The researchers' estimate is based on the systematic collection of data directly from the industry and doctors during 2004, which shows the U.S. pharmaceutical industry spent 24.4% of the sales dollar on promotion, versus 13.4% for research and development, as a percentage of US domestic sales of US$235.4 billion.
"The Cost of Pushing Pills: A New Estimate of Pharmaceutical Promotion Expenditures in the United States" is co-authored by PhD candidate Marc-André Gagnon, who led the study with Joel Lexchin, a long-time researcher of pharmaceutical promotion, Toronto physician, and Associate Chair of York's School of Health Policy & Management in the Faculty of Health. Their study appears in the January 3, 2008 issue of PLoS Medicine, an online journal published by the Public Library of Science, at http://medicine.plosjournals.org
"In our paper, we make the case for the need for a new estimate of promotional expenditures by the U.S. pharmaceutical industry," says Gagnon. "We then explain how we used proprietary databases to construct a revised estimate and finally, we compare our results with those from other data sources to argue in favor of changing the priorities of the industry."

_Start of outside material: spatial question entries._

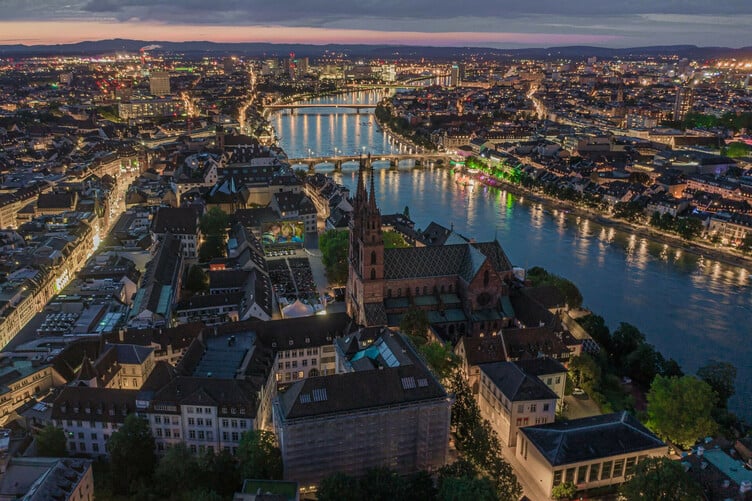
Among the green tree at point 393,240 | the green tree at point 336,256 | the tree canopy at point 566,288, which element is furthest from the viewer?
the green tree at point 393,240

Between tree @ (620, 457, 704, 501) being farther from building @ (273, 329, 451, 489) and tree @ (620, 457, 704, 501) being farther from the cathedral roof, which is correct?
the cathedral roof

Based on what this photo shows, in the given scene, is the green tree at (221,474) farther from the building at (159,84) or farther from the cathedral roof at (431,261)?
the building at (159,84)

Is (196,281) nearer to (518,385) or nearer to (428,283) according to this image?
(428,283)

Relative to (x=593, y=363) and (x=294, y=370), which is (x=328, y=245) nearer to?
(x=294, y=370)

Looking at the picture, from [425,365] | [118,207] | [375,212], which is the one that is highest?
[375,212]

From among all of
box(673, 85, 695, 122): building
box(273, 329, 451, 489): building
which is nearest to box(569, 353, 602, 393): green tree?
box(273, 329, 451, 489): building

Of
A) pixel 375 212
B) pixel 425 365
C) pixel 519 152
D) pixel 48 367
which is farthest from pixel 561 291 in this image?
pixel 519 152

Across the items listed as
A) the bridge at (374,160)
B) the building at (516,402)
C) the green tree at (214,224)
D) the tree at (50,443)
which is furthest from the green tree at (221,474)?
the bridge at (374,160)

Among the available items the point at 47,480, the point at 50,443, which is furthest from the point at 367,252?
the point at 47,480
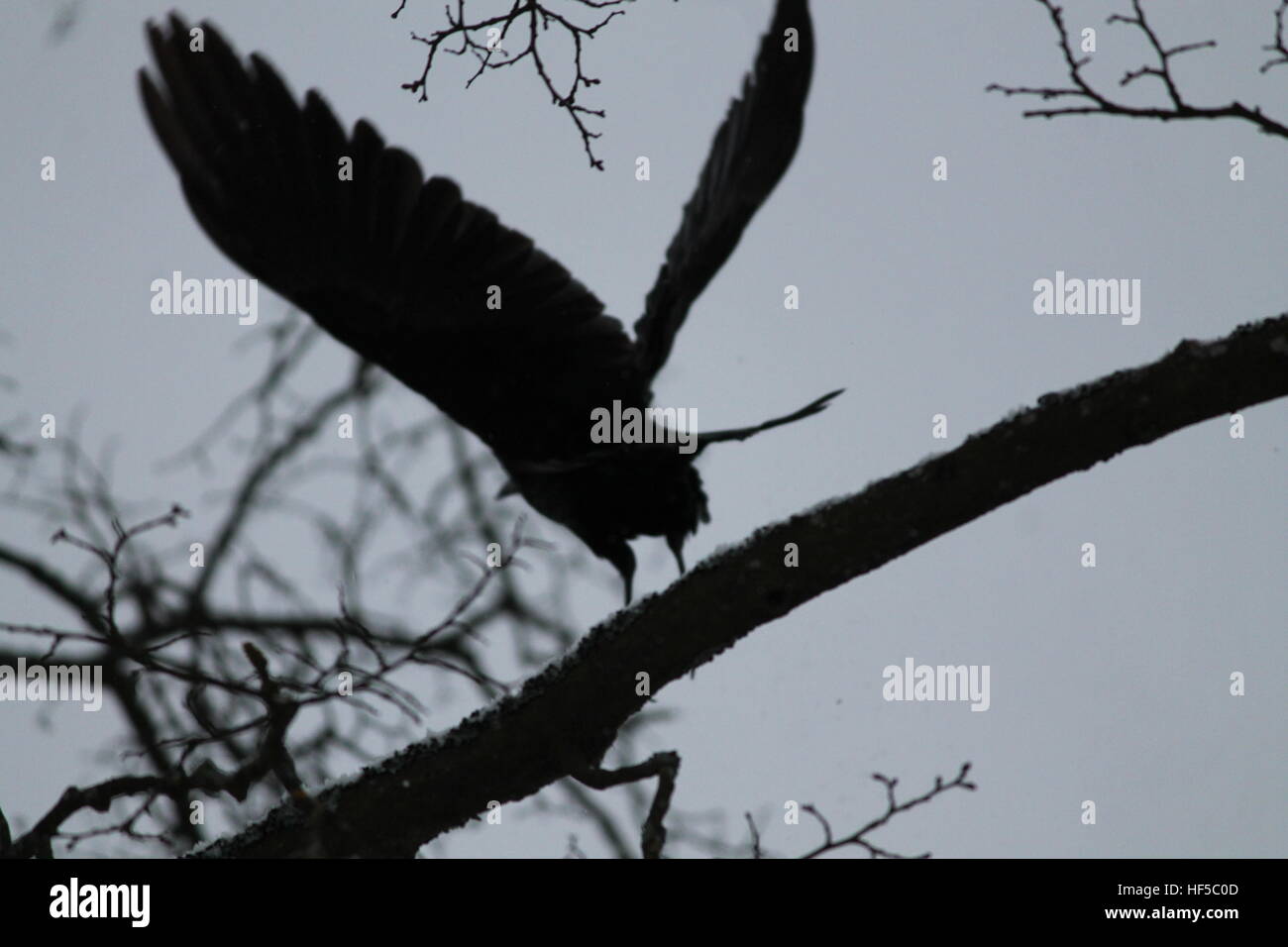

The study is important because it provides the most accurate image yet of the promotional workings of the pharmaceutical industry, says Lexchin.
The authors examined the 2004 reports of IMS Health (IMS) and CAM Group (CAM), two international market research companies that provide the pharmaceutical industry with sales/marketing data and consulting services. IMS obtains its data by surveying pharmaceutical firms, while CAM surveys doctors, which explains important discrepancies in the data they provide.
The researchers used 2004 as the comparison year because it was the latest year in which information was available from both organizations.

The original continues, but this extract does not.